> EXERCISE:
Switch "camera" to "observer" in the lines below and reproduce them with no other changes.

> DATA LINES:
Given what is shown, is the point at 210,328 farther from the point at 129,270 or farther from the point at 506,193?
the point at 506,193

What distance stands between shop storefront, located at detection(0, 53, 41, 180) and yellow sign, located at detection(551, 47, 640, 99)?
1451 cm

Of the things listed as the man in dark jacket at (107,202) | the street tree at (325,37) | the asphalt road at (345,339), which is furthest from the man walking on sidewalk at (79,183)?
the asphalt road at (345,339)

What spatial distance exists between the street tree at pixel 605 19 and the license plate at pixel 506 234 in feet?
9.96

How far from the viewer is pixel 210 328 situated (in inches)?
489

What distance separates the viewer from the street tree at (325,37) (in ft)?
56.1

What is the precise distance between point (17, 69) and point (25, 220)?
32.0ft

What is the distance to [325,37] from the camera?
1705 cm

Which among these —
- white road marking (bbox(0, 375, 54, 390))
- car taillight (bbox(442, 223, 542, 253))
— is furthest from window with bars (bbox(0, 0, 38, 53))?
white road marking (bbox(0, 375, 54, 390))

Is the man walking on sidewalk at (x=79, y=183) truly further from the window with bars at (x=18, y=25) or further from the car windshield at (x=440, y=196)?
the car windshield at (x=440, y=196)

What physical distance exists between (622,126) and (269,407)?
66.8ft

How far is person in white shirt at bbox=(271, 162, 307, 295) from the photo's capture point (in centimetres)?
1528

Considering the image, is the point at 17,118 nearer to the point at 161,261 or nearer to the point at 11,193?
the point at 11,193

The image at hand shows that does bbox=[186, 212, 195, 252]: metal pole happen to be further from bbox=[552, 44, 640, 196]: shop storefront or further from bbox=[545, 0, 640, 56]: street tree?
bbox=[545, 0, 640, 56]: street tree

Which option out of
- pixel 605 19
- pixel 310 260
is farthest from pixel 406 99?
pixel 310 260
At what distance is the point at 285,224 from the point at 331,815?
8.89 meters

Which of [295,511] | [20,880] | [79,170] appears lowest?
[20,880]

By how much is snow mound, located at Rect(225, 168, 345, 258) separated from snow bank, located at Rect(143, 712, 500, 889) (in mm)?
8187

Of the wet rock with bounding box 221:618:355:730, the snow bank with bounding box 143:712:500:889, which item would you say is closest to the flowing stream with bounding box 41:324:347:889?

> FULL OUTPUT:
Given what is shown, is the point at 210,328 farther from the point at 129,270 or farther from the point at 506,193?
the point at 506,193

What distance stands between shop storefront, located at detection(0, 53, 41, 180) and yellow sign, located at detection(551, 47, 640, 99)?
1451 cm

Of the things listed as the man in dark jacket at (107,202) | the street tree at (325,37) | the asphalt road at (345,339), which is furthest from the man walking on sidewalk at (79,183)?
the asphalt road at (345,339)

What spatial distance exists between the street tree at pixel 605 19 and the license plate at pixel 506 234 in feet?
9.96

How far from the viewer is pixel 210 328 situated (in inches)?
489

What distance separates the viewer from the street tree at (325,37) (in ft)?
56.1

What is the precise distance between point (17, 69) and point (25, 220)?
32.0ft

What is the distance to [325,37] from the observer?
1705 cm

Which among these —
- white road marking (bbox(0, 375, 54, 390))
- car taillight (bbox(442, 223, 542, 253))
— is furthest from window with bars (bbox(0, 0, 38, 53))?
white road marking (bbox(0, 375, 54, 390))

Is the man walking on sidewalk at (x=79, y=183) truly further from the window with bars at (x=18, y=25) or further from the car windshield at (x=440, y=196)?
the car windshield at (x=440, y=196)

What physical distance exists between (622,126) and (269,407)?
66.8ft

How far is person in white shirt at bbox=(271, 162, 307, 295) from the photo's capture point (in centimetres)?
1528

Considering the image, is the point at 17,118 nearer to the point at 161,261 or nearer to the point at 11,193?
the point at 11,193

The image at hand shows that does bbox=[186, 212, 195, 252]: metal pole happen to be further from bbox=[552, 44, 640, 196]: shop storefront or further from bbox=[545, 0, 640, 56]: street tree?
bbox=[545, 0, 640, 56]: street tree

Which option out of
- pixel 605 19
- pixel 310 260
is farthest from pixel 406 99?
pixel 310 260
At what distance is the point at 285,224 from the point at 331,815?
8.89 meters

Which of [295,511] | [20,880] | [79,170] appears lowest?
[20,880]

By how much is snow mound, located at Rect(225, 168, 345, 258) separated from snow bank, located at Rect(143, 712, 500, 889) (in mm)?
8187

Of the wet rock with bounding box 221:618:355:730, the snow bank with bounding box 143:712:500:889, which item would you say is closest to the flowing stream with bounding box 41:324:347:889?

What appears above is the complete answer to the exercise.